We should probably follow up with the Docker Docs team to have something about --provenance=...,builder-id=... added to https://docs.docker.com/build/metadata/attestations/slsa-provenance/ too 😬
(https://docs.docker.com/build/metadata/attestations/slsa-definitions/ talks about the value and what it means, but not how to set it 🙈)

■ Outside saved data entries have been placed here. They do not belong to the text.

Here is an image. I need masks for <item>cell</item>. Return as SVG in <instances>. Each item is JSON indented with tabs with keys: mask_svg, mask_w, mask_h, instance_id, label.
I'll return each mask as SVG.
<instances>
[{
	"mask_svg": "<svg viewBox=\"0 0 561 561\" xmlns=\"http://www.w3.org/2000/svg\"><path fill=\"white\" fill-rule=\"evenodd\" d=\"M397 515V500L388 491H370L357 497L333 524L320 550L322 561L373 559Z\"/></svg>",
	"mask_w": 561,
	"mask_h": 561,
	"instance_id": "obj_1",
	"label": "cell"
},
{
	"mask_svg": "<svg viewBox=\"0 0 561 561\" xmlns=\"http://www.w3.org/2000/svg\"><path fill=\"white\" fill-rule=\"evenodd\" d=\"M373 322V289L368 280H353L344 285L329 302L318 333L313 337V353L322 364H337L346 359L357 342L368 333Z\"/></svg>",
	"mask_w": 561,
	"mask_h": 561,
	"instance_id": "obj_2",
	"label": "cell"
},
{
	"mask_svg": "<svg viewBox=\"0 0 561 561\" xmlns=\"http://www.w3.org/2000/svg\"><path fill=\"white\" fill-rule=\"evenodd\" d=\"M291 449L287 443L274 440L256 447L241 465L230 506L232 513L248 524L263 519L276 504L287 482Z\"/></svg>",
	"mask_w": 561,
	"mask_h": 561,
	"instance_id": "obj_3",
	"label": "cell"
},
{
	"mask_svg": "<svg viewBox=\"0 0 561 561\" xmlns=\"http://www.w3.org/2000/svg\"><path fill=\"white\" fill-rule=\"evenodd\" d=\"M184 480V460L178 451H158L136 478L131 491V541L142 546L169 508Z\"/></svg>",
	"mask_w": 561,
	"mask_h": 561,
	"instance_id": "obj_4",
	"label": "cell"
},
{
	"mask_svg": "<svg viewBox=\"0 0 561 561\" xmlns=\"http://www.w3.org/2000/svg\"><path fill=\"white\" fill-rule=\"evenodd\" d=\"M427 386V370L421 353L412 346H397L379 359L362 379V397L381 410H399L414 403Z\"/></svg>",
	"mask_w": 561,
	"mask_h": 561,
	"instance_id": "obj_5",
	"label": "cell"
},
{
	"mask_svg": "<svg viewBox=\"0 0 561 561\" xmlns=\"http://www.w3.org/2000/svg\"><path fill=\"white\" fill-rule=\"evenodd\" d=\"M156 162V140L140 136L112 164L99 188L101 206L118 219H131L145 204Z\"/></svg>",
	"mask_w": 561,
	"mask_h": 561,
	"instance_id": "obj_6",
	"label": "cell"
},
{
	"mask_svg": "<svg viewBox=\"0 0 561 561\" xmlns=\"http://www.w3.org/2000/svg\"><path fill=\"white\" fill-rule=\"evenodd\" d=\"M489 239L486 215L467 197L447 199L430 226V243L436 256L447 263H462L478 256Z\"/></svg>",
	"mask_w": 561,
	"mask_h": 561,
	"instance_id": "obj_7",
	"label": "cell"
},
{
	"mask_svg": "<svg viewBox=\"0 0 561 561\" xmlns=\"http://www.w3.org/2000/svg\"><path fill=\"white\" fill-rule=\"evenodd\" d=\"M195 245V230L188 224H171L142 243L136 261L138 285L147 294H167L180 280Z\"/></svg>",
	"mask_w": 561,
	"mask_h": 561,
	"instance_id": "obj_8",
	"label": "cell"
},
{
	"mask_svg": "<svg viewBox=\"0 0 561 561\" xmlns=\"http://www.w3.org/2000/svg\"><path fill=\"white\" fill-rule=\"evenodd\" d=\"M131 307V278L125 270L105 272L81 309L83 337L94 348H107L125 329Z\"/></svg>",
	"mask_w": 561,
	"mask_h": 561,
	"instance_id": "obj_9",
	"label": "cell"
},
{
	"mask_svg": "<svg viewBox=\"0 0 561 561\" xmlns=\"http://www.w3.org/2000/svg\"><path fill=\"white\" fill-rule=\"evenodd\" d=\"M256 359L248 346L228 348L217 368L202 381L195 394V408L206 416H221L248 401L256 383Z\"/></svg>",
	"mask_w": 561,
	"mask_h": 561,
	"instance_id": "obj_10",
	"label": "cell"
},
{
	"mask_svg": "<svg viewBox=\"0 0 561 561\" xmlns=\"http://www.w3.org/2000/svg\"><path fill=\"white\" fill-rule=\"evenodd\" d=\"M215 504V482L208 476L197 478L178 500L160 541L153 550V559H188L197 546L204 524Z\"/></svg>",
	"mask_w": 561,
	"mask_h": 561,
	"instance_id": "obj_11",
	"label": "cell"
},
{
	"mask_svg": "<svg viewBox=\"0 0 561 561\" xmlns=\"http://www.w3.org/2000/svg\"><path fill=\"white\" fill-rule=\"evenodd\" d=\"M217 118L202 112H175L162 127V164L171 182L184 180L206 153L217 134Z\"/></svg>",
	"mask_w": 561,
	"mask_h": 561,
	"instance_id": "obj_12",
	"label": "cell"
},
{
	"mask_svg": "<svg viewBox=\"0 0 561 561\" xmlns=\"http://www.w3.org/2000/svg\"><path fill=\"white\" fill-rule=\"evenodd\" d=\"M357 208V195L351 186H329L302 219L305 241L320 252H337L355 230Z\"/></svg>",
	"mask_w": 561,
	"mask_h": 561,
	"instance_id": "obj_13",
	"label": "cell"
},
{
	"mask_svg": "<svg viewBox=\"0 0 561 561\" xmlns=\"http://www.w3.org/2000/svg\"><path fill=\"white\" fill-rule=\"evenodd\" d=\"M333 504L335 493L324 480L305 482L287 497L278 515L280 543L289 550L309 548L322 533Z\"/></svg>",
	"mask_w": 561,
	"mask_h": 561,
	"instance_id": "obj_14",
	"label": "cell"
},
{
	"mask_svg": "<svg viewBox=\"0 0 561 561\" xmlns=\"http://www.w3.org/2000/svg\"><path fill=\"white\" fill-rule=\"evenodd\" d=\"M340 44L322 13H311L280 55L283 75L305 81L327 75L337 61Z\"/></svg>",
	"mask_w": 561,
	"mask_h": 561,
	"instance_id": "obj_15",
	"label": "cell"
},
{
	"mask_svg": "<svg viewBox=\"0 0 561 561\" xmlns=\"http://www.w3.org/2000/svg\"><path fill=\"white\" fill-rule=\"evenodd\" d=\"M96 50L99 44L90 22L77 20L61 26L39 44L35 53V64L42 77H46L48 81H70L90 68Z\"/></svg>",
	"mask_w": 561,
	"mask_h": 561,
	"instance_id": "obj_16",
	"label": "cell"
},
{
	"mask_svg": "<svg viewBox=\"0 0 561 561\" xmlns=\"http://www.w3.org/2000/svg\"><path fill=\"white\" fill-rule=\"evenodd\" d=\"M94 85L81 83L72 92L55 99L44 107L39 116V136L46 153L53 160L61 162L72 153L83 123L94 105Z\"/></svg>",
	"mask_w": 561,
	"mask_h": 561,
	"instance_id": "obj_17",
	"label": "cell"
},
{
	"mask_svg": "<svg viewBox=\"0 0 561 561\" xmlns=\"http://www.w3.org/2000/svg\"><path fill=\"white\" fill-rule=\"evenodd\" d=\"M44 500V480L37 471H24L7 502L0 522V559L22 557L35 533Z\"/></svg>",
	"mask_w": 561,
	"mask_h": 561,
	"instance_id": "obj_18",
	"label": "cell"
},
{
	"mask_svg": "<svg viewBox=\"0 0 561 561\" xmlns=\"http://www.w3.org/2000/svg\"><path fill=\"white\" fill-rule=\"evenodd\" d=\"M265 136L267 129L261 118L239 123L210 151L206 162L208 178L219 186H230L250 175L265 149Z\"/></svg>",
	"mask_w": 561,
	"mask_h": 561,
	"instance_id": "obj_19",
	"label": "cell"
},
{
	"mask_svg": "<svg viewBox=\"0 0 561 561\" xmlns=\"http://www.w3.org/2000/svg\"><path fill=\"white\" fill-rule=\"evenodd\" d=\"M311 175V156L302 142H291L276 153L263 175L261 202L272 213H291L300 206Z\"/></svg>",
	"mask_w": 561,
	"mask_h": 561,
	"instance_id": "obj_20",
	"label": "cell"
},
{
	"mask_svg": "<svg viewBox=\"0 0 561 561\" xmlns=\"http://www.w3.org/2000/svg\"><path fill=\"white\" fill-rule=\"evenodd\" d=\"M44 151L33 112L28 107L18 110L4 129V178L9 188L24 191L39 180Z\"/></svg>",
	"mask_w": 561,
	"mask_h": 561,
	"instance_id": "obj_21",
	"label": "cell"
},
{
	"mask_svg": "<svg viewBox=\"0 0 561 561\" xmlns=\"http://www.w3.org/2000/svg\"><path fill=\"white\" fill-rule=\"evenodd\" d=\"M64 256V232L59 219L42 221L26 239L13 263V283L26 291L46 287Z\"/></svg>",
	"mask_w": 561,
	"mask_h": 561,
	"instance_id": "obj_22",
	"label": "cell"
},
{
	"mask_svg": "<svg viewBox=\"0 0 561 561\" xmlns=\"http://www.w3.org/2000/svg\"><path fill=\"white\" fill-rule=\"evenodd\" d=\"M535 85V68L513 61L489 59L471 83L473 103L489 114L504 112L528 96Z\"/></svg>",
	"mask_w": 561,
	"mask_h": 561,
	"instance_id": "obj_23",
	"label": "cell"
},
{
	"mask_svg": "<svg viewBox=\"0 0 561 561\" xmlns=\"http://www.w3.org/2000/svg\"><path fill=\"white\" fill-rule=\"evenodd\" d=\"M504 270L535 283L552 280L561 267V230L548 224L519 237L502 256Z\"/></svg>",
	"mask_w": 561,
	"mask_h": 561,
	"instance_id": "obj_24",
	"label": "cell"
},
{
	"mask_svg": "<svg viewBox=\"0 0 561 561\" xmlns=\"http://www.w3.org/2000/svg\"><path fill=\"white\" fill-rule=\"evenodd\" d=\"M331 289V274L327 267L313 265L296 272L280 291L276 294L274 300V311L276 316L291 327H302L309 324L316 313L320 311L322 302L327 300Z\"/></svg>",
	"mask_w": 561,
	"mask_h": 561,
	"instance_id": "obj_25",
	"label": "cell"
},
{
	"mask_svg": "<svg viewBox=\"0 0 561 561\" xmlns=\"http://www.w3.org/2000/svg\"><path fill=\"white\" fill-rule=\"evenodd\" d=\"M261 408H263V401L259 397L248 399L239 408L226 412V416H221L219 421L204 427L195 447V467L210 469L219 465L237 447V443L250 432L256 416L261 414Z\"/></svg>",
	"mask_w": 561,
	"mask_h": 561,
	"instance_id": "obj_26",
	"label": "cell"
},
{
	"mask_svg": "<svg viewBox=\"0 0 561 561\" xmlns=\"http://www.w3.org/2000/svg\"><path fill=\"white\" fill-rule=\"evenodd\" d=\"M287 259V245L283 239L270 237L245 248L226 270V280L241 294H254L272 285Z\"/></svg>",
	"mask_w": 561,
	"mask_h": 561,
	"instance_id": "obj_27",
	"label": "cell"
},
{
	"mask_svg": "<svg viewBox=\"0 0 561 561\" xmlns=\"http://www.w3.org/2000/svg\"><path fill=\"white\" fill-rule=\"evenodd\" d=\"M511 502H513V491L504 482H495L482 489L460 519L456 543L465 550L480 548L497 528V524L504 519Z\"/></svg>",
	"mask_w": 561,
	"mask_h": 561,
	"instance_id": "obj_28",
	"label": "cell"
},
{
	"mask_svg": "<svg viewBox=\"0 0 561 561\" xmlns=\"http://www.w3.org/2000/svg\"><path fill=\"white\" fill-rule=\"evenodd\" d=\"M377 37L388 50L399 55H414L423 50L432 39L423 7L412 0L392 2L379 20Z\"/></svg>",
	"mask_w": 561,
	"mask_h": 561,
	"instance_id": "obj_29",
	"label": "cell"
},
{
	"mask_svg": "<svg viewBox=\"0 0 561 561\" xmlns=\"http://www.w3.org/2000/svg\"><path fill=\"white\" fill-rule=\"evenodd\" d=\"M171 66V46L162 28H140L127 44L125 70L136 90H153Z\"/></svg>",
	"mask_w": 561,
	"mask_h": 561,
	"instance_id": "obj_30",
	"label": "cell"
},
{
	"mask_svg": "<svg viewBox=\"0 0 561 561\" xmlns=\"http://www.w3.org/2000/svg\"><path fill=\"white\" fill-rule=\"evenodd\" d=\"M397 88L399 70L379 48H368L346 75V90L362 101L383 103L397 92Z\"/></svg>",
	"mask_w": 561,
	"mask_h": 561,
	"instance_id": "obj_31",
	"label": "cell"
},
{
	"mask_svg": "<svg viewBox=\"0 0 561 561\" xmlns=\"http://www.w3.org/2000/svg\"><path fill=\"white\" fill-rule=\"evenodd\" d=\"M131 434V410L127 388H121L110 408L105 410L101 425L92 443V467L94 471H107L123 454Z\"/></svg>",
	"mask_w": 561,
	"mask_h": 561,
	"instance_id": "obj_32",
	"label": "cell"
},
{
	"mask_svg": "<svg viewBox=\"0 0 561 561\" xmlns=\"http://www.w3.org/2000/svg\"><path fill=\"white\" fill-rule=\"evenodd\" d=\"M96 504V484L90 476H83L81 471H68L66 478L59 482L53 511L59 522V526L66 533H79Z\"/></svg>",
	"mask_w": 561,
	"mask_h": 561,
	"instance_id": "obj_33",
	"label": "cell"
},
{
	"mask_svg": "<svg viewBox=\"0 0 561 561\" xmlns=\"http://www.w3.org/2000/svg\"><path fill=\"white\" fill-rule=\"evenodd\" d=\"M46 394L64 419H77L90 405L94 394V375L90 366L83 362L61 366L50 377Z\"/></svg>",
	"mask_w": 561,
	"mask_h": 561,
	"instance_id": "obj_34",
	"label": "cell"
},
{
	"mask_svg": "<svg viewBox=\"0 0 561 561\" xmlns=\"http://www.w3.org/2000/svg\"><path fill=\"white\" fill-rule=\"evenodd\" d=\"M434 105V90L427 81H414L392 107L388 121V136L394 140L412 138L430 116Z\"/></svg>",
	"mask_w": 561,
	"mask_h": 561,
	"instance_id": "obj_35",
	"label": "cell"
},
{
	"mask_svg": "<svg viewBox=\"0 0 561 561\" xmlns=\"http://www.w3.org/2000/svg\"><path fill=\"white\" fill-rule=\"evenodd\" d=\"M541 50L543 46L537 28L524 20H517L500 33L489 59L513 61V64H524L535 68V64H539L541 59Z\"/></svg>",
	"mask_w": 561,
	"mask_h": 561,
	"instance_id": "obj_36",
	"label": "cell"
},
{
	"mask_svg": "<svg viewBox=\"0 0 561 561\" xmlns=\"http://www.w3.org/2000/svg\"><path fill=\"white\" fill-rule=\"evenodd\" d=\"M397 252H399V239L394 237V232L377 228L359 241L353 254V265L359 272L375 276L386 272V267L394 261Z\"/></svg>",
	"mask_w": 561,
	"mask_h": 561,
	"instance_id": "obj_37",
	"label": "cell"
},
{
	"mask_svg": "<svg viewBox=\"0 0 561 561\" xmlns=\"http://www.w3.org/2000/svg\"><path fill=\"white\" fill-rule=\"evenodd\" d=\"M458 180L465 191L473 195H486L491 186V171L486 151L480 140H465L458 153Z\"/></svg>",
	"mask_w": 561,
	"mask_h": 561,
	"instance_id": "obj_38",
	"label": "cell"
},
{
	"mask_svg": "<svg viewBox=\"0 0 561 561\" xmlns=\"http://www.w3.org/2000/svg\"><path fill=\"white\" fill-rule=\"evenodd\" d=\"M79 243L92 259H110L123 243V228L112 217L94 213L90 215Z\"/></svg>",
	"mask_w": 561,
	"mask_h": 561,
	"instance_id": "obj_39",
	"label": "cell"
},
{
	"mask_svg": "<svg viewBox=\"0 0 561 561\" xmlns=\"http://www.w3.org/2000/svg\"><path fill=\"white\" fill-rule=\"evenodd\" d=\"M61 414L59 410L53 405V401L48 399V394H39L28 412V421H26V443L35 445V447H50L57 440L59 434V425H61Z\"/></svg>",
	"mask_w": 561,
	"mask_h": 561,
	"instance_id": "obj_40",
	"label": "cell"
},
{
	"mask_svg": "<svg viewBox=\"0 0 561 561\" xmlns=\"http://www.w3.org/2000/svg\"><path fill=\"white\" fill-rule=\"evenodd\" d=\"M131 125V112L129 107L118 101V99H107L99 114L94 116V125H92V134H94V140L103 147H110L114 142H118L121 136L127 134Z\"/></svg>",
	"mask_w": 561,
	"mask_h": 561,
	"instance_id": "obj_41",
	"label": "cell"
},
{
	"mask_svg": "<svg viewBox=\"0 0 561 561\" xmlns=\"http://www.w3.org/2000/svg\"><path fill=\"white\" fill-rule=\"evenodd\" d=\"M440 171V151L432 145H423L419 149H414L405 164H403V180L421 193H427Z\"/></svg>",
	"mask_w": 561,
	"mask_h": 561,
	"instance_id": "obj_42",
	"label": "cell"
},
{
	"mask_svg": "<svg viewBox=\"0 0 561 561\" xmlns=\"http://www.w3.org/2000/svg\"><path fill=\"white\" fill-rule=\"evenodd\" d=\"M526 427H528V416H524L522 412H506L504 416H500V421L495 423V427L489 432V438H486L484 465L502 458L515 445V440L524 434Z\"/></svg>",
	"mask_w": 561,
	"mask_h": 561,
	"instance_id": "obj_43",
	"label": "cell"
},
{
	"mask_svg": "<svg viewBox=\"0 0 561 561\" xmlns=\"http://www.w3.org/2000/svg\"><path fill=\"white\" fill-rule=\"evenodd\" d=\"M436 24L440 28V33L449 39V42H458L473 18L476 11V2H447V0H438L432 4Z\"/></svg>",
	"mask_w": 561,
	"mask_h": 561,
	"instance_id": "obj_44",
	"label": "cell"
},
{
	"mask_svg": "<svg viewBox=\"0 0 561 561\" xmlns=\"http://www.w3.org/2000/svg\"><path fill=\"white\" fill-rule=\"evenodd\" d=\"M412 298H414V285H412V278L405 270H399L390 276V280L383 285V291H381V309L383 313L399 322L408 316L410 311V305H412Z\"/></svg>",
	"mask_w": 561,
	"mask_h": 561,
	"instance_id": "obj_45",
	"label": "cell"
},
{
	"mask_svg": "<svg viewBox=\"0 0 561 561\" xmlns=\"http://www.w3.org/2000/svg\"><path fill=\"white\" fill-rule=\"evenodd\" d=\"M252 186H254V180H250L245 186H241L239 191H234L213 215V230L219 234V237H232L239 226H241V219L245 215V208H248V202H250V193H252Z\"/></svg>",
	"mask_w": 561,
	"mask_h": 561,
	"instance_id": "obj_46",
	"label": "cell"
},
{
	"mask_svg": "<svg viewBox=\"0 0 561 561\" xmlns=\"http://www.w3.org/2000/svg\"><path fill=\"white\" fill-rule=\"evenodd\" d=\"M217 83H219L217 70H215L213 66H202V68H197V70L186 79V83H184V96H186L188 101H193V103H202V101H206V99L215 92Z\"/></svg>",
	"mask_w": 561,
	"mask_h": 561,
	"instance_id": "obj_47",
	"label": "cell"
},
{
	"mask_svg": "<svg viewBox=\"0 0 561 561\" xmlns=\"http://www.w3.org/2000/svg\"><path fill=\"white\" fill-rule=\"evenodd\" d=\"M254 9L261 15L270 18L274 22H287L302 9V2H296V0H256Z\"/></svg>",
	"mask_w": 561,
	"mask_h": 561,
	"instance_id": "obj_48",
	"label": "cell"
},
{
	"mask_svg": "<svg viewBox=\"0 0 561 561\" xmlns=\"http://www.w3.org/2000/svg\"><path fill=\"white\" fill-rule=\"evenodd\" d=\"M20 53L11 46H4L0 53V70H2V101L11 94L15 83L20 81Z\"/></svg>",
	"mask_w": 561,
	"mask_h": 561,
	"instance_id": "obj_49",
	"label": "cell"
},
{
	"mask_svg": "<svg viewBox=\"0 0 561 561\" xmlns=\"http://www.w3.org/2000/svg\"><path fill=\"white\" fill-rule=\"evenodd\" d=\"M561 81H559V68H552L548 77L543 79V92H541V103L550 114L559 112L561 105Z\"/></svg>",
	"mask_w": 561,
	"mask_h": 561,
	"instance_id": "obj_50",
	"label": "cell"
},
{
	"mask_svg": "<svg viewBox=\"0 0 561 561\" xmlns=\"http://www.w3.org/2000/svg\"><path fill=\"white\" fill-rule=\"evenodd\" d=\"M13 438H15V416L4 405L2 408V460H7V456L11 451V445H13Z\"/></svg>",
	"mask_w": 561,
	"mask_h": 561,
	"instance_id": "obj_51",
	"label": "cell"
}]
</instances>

So, if we do that instead of a generic "buildkit" (which isn't a URI 😭), then we need to shift it over to doi.jq (because meta.jq is, and is intended to be, generic):

# https://github.com/docker-library/meta-scripts/pull/61 (for lack of better documentation for setting this in buildkit)
# https://slsa.dev/provenance/v0.2#builder.id
def buildkit_provenance_builder_id:
	"https://github.com/docker-library"
;

and then something like this in meta.jq:

	@sh "--provenance=\([ "mode=max", "builder-id=\(buildkit_provenance_builder_id)" ] | @csv)",

The final raw output of which will be something like --provenance='"mode=max","builder-id=https://github.com/docker-library"' -- appropriate shell quoting and CSV quoting, although it would be totally reasonable (and generate slightly nicer looking final shell syntax) to pull mode=max out of the CSV quoting, something like this:

	@sh "--provenance=mode=max,\([ "builder-id=\(buildkit_provenance_builder_id)" ] | @csv)",

or even go further and just assume our builder-id shouldn't ever contain quotes or a comma, and go all the way to this (with only shell quoting, no CSV quoting):

	@sh "--provenance=mode=max,builder-id=\(buildkit_provenance_builder_id)",

The end result of which would be --provenance=mode=max,builder-id='https://github.com/docker-library' (only shell quoting).

[tianon]

Lol, I just had to hit "comment" to notice https://docs.docker.com/build/metadata/attestations/slsa-definitions/#:~:text=This%20value%20can%20be%20set%20using,attestation%20parameter. (but it's very much a footnote 😅)

This value can be set using the builder-id attestation parameter.

[mrjoelkamp]

Since it's supposed to be a URI, maybe https://github.com/docker-library or similar?

👍 That would be even better! Sounds good to me, and feels more complete than the empty string.